Allergic reactions: rarely - skin rash; in isolated cases - itching.
Other: back pain, flu-like syndrome; rarely - myalgia, chest pain, chills, calf muscle cramps, urinary tract infection, arthralgia, fever; in isolated cases - an increase in body weight, increased sweating, leukocytosis.
Pregnancy, lactation (breastfeeding), hypersensitivity to rabeprazole sodium or substituted benzimidazoles.
PREGNANCY AND LACTATION
Rabeprazole is contraindicated in pregnancy and lactation.
In experimental studies it was found that rabeprazole penetrates insignificantly through the placental barrier, but there were no violations of fertility or fetal development defects; is excreted with the milk of lactating rats.
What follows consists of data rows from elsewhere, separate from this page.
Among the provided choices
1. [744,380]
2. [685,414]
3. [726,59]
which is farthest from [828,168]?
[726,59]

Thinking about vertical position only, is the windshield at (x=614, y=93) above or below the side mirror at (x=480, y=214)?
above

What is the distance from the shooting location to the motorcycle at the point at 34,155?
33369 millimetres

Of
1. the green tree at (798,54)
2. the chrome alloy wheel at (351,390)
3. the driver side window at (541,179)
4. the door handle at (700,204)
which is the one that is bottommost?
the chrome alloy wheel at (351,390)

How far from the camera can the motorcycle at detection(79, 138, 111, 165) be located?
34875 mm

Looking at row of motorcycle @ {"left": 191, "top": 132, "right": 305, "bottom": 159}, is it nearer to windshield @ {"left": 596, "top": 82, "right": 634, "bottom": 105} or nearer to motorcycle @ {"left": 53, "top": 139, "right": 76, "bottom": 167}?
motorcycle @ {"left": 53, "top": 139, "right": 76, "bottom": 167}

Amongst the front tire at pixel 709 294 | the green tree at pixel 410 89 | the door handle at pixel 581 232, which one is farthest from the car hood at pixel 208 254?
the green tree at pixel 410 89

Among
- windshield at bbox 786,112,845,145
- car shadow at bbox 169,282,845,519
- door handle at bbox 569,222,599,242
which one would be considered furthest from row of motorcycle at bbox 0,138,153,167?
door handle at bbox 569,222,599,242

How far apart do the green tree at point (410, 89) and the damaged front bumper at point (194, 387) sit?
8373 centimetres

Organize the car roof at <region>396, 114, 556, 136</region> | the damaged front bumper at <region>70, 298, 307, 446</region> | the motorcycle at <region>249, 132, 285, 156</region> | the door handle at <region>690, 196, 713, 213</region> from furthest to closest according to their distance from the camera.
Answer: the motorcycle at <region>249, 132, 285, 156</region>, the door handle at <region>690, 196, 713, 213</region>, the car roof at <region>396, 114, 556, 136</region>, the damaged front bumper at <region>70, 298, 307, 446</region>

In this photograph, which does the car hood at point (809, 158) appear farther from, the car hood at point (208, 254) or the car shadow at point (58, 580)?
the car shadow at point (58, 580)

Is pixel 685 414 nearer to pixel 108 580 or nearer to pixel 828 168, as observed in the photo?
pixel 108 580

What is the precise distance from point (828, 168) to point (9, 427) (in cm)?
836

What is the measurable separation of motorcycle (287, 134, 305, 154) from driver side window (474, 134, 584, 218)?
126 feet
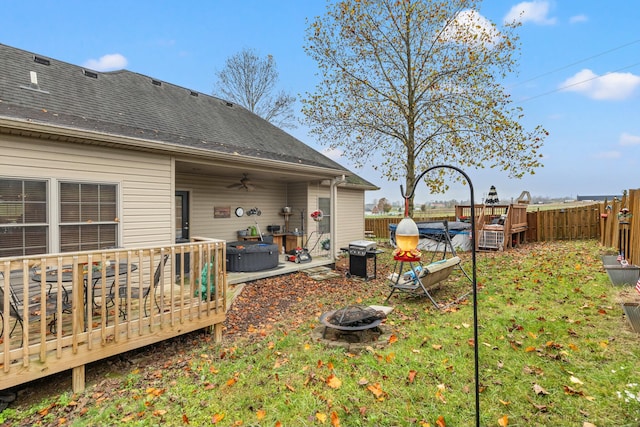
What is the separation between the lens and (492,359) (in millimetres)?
3404

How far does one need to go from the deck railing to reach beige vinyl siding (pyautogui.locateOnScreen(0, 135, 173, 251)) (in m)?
1.23

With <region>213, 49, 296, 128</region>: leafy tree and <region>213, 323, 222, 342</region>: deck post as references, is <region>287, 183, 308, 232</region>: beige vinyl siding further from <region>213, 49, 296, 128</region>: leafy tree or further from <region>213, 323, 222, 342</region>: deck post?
<region>213, 49, 296, 128</region>: leafy tree

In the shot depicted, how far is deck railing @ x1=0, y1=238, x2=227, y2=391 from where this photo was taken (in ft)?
9.64

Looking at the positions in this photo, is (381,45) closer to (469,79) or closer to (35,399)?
(469,79)

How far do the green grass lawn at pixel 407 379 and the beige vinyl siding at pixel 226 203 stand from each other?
5.23 meters

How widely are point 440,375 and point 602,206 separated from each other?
1221 centimetres

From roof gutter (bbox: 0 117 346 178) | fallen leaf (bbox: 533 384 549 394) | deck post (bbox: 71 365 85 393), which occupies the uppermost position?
roof gutter (bbox: 0 117 346 178)

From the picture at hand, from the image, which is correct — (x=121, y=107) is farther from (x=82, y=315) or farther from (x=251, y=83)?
(x=251, y=83)

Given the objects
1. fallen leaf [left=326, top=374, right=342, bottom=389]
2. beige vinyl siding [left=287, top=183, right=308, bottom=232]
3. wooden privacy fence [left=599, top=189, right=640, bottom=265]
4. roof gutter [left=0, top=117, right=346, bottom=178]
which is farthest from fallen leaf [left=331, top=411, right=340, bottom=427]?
beige vinyl siding [left=287, top=183, right=308, bottom=232]

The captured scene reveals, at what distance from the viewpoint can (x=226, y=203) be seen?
384 inches

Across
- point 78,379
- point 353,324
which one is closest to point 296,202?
point 353,324

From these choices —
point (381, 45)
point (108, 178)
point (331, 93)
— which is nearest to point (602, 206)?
point (381, 45)

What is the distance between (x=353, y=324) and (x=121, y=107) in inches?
285

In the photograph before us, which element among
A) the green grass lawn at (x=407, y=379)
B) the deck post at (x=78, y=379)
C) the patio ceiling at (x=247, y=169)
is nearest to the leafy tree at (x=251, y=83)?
the patio ceiling at (x=247, y=169)
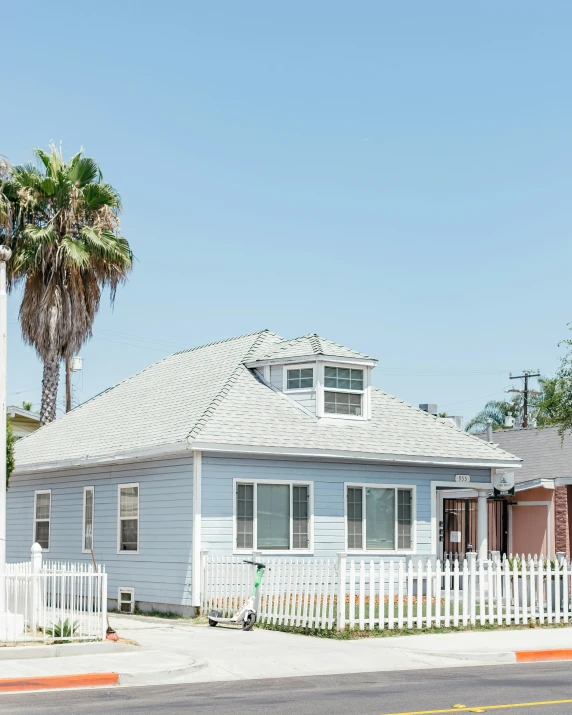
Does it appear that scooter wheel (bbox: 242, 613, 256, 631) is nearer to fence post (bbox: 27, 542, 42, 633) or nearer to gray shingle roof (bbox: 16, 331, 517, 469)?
fence post (bbox: 27, 542, 42, 633)

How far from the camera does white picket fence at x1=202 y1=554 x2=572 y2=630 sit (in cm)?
1834

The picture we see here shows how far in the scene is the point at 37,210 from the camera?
3506cm

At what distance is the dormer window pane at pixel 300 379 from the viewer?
25.7m

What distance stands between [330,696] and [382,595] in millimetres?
5894

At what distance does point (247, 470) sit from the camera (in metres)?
23.0

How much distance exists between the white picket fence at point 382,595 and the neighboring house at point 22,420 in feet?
67.2

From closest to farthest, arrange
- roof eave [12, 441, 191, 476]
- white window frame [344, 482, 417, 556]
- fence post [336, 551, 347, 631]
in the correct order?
fence post [336, 551, 347, 631]
roof eave [12, 441, 191, 476]
white window frame [344, 482, 417, 556]

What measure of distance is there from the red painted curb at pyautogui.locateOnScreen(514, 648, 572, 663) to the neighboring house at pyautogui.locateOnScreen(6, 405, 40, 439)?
89.2 ft

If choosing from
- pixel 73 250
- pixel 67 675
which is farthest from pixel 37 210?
pixel 67 675

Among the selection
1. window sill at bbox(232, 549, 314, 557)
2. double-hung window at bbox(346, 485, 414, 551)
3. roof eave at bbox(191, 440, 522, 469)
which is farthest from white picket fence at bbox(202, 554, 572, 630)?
double-hung window at bbox(346, 485, 414, 551)

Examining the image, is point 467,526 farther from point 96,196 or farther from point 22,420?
point 22,420

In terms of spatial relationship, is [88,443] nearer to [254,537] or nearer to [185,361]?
[185,361]

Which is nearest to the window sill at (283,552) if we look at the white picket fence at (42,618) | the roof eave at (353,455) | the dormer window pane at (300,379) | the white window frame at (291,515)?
the white window frame at (291,515)

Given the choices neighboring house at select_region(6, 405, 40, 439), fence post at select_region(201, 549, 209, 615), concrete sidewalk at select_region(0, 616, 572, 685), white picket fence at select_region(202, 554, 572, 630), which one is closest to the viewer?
concrete sidewalk at select_region(0, 616, 572, 685)
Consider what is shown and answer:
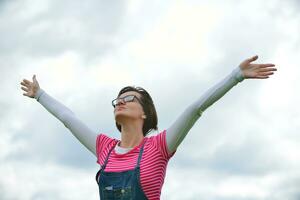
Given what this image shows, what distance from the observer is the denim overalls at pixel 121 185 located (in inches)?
266

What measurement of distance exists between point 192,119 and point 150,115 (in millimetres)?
1174

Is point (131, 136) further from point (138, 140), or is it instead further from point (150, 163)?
point (150, 163)

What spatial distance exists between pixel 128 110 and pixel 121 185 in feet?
3.69

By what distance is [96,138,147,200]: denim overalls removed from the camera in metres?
6.76

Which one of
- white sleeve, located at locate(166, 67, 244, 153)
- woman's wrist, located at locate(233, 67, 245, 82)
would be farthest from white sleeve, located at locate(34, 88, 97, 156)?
woman's wrist, located at locate(233, 67, 245, 82)

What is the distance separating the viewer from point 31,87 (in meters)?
8.70

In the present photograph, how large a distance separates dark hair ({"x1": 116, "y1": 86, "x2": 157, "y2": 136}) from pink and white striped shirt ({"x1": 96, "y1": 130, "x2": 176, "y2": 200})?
418mm

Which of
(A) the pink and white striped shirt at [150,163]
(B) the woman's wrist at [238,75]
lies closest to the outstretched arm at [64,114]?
(A) the pink and white striped shirt at [150,163]

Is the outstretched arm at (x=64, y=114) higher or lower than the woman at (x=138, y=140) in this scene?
higher

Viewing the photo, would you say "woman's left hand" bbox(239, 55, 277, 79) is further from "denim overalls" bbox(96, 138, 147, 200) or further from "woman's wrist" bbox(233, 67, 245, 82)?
A: "denim overalls" bbox(96, 138, 147, 200)

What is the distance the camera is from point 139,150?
283 inches

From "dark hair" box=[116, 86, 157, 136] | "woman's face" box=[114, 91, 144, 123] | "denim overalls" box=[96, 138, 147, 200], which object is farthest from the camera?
"dark hair" box=[116, 86, 157, 136]

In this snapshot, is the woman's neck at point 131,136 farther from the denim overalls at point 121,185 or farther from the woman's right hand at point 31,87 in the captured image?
the woman's right hand at point 31,87

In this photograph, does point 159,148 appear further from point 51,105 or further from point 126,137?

Clinical experience of using rabeprazole in children is not available, therefore, the use is not recommended.
APPLICATION FOR FUNCTIONS OF THE LIVER
Patients with impaired renal function are not required to adjust the dose.
APPLICATION FOR VIOLATIONS OF THE FUNCTION OF KIDNEYS
Patients with impaired liver function are not required to adjust the dose, however, in patients with severe liver function abnormalities, rabeprazole is recommended for use with caution.
Before the beginning of therapy it is necessary to exclude malignant neoplasms of the stomach, tk. The use of rabeprazole can mask symptoms and delay proper diagnosis.
Patients with hepatic or renal dysfunction are not required to adjust the dose, however, in patients with severe hepatic impairment, it is recommended that rabeprazole be used with caution.
When used simultaneously with rabeprazole, the dosages of ketoconazole and digoxin should be adjusted.
In experimental studies , carcinogenic effects of rabeprazole have not been established, however, in the study of mutagenicity, ambiguous results were obtained. Tests on lymphoma cells in mice were positive, with a micronuclear in vivo test and a DNA restoration test in vivo and in vitro negative.
With simultaneous use with digoxin, an increase (from small to moderate) of digoxin concentration in the blood plasma is possible.
With simultaneous application with ketoconazole, its bioavailability decreases.